_Provided information_.
_ _ _ _ _ _ _

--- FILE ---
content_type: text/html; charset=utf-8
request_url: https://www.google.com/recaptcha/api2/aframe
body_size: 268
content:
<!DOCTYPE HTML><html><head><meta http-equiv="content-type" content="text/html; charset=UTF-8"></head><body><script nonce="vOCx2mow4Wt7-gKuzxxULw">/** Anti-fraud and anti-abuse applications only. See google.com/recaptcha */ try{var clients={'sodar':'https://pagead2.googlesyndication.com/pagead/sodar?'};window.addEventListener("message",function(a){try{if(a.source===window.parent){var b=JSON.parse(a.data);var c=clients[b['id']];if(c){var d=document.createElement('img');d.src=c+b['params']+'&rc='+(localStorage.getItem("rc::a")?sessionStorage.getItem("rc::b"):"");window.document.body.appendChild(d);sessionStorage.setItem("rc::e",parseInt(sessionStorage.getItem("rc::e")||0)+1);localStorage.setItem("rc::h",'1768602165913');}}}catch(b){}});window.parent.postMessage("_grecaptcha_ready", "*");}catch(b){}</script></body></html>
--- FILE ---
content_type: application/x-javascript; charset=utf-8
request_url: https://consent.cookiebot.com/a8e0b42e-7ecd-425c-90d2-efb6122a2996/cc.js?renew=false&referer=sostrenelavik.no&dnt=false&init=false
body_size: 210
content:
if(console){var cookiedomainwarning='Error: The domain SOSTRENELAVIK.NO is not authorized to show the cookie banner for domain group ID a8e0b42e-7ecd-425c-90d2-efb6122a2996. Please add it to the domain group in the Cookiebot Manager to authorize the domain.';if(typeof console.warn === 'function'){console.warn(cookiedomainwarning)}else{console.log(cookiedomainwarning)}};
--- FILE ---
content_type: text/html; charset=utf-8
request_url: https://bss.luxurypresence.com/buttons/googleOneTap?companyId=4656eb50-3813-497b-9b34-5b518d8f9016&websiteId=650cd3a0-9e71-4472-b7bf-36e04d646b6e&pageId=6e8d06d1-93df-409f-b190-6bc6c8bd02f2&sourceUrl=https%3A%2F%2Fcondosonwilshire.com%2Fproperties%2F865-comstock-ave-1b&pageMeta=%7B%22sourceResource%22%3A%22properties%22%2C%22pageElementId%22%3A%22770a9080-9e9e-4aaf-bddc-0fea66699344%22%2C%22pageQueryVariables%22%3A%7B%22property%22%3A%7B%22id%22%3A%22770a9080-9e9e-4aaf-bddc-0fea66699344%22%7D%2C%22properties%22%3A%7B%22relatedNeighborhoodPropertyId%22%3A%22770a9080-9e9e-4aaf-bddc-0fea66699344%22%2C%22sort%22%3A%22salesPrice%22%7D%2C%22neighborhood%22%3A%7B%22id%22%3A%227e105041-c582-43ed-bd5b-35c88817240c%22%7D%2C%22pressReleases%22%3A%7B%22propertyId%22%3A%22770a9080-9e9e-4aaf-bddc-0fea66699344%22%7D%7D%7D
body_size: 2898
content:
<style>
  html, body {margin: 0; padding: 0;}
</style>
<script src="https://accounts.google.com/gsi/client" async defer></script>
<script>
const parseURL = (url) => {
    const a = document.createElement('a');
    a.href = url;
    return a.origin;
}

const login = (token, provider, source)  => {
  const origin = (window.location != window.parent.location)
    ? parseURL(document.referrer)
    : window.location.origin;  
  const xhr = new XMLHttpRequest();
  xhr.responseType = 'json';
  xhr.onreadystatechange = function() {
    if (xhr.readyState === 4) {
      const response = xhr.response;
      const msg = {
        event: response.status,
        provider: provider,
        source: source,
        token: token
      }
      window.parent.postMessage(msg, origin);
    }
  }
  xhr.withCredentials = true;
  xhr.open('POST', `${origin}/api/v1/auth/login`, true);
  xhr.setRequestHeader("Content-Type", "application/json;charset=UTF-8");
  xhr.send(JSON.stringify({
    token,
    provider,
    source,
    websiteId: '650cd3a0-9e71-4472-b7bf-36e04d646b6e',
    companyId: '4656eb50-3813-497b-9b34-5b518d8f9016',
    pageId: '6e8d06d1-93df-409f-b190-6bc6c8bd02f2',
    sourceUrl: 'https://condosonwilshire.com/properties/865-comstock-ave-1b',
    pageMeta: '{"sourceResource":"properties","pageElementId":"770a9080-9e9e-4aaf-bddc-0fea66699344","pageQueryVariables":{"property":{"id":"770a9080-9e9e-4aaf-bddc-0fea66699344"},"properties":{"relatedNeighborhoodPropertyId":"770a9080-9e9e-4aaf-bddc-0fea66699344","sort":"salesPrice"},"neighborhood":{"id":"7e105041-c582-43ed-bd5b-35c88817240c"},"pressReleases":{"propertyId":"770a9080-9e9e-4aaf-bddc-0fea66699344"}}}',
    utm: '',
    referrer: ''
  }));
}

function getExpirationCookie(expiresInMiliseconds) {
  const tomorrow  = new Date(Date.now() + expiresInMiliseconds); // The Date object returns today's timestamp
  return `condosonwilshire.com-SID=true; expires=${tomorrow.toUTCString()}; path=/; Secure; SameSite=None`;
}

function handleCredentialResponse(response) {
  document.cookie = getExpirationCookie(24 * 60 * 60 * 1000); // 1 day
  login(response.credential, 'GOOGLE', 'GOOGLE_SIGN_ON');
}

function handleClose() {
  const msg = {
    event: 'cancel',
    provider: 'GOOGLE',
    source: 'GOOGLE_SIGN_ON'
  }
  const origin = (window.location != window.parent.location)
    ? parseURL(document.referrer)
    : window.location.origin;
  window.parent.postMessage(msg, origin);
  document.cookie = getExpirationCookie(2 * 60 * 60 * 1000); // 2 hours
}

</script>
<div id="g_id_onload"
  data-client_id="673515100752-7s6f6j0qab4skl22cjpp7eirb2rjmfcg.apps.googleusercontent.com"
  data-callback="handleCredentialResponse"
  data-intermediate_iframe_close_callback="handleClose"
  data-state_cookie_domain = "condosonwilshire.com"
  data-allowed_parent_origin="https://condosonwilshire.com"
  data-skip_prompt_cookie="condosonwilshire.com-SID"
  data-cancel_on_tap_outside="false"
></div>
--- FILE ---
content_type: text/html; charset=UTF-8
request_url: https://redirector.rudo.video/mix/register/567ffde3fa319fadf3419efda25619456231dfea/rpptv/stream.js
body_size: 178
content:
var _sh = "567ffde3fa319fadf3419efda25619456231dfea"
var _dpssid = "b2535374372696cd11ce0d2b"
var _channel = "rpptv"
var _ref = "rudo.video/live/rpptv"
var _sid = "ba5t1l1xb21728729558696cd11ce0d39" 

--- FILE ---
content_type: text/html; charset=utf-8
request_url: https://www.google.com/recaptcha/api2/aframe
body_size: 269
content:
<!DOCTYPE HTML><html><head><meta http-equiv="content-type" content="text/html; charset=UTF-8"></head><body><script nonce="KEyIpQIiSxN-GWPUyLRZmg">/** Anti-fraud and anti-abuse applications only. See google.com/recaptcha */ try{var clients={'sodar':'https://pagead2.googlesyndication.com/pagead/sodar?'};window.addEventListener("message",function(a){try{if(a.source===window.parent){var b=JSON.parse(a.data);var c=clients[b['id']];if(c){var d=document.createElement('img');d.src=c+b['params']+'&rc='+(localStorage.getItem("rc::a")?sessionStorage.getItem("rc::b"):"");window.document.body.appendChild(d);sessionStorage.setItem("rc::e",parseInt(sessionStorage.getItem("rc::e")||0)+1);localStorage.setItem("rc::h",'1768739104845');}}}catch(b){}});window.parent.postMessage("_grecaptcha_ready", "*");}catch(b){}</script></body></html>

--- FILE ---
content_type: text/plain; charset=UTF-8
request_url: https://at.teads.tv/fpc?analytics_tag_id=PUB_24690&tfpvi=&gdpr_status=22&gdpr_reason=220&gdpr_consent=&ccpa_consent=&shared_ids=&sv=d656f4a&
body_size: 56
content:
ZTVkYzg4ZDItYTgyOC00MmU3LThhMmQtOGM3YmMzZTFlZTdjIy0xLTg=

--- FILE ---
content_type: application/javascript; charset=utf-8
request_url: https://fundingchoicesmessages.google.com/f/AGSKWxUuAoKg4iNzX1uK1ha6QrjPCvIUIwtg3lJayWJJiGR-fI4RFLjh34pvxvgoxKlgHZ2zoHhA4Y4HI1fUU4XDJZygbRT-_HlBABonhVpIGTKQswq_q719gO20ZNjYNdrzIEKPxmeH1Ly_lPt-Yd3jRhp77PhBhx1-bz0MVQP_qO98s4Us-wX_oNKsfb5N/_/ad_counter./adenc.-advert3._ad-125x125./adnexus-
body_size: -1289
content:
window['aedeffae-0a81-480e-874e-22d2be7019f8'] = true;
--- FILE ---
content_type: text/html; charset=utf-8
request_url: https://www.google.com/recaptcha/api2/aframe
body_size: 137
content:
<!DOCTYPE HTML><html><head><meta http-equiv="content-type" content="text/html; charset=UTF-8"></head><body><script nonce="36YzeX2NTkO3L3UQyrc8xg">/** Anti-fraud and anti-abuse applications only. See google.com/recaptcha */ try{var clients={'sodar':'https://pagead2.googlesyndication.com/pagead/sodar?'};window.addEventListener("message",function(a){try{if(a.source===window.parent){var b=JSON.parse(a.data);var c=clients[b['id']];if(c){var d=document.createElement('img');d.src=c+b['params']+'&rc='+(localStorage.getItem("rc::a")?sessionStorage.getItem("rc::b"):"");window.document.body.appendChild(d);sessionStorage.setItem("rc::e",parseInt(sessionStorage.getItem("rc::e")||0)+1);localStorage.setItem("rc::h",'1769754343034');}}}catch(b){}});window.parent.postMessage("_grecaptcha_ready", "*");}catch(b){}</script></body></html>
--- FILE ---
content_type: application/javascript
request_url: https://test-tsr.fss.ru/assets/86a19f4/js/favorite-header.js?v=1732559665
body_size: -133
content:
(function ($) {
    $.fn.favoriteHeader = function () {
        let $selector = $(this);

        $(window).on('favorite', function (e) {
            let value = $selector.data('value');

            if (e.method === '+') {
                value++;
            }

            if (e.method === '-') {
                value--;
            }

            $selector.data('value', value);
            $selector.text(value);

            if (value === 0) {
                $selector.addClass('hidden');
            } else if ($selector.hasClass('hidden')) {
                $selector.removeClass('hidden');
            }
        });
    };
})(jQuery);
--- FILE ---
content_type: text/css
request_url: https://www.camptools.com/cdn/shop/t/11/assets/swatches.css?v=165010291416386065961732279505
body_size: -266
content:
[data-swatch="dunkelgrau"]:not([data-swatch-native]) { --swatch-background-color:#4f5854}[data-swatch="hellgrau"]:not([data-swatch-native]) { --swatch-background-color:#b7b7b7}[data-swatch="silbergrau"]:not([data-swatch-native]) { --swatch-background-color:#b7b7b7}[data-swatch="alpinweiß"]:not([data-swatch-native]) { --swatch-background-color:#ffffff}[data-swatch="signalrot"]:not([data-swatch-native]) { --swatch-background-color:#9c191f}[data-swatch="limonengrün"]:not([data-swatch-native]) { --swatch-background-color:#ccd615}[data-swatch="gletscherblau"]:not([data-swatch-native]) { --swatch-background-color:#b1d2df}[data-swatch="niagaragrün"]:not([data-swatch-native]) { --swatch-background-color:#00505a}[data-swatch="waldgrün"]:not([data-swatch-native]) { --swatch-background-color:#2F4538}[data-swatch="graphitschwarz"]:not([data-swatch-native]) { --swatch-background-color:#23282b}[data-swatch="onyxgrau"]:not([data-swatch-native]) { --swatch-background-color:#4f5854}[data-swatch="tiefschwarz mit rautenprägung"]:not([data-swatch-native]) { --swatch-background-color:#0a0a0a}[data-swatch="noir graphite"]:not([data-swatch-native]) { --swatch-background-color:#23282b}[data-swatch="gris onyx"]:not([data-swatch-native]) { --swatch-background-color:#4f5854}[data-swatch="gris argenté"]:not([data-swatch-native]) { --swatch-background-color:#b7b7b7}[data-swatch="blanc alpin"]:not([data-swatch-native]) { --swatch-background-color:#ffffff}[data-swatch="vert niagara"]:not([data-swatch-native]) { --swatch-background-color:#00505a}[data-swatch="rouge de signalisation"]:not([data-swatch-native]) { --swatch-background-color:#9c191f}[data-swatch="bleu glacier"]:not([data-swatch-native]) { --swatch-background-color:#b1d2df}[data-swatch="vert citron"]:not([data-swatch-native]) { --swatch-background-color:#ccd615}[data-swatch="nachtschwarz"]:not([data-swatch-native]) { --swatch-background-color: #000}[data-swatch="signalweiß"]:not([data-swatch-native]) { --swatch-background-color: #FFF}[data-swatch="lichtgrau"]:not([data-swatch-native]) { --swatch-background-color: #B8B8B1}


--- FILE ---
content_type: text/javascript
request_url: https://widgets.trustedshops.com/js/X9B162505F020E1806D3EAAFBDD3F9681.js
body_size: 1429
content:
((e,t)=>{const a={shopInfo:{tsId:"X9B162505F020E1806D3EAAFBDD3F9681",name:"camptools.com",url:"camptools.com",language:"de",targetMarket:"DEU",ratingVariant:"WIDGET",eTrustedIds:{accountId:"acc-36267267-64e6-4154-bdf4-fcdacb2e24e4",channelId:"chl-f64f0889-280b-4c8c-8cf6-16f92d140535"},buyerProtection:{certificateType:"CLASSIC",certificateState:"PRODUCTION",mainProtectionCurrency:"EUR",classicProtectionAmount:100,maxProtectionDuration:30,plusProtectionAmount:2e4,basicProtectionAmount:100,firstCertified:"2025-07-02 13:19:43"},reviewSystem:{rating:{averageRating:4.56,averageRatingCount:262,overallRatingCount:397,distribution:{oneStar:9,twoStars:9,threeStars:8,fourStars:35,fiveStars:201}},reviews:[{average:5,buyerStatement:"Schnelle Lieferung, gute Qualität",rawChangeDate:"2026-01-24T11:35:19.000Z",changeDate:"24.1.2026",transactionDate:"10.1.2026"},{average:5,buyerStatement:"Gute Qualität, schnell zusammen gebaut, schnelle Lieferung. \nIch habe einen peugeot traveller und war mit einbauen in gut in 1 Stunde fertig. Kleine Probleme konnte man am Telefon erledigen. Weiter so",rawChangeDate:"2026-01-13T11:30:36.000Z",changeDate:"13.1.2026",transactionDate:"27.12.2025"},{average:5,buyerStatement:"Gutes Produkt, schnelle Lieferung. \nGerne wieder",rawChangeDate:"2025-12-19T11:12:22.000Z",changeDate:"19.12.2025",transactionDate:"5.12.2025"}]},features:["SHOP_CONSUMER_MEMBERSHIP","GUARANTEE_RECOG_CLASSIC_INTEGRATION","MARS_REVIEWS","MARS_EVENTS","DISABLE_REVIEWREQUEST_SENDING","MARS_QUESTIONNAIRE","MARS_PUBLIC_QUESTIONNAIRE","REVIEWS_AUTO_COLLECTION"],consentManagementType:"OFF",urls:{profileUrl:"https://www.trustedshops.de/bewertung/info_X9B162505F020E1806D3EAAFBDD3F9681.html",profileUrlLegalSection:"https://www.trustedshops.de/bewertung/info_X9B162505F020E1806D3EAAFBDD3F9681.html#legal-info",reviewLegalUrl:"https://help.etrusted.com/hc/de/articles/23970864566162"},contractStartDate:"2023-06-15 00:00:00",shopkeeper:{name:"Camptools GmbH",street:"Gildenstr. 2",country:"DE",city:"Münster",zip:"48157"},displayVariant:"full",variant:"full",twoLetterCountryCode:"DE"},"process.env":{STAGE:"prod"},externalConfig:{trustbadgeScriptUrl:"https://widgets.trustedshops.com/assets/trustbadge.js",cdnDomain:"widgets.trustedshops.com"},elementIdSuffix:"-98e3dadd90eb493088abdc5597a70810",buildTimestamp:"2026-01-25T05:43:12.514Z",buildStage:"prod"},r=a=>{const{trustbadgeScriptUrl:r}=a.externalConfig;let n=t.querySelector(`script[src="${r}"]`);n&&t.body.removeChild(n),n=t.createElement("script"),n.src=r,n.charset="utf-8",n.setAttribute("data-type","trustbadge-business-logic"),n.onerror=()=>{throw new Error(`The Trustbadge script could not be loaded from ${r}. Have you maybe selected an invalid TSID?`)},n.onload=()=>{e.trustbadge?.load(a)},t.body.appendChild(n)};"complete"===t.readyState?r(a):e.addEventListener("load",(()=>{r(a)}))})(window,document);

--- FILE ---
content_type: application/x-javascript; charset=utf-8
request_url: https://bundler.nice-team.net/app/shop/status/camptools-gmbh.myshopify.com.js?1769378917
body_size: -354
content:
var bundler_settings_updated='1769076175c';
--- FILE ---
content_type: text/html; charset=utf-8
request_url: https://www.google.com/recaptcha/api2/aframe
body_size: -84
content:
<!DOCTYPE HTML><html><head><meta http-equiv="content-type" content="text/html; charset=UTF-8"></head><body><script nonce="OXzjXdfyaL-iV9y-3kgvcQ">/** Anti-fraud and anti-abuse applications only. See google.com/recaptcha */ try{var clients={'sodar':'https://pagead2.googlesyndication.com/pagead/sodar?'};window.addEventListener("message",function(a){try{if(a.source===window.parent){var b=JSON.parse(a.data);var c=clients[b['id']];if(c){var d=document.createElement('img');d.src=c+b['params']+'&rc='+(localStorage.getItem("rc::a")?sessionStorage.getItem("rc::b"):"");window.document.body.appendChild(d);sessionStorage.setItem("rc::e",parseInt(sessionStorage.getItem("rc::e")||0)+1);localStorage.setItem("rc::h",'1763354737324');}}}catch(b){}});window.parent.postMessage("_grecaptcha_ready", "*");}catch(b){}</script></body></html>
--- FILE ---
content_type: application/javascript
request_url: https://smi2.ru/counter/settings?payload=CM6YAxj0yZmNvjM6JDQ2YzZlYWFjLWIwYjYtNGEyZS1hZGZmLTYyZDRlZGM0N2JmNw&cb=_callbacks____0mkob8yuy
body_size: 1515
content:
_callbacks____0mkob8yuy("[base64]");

_ _ _ _ _ _ _

_Work to complete_. Count the lines of the data that hold the word "tomorrow". Report the count and nothing more.

_Solved exercise_. 2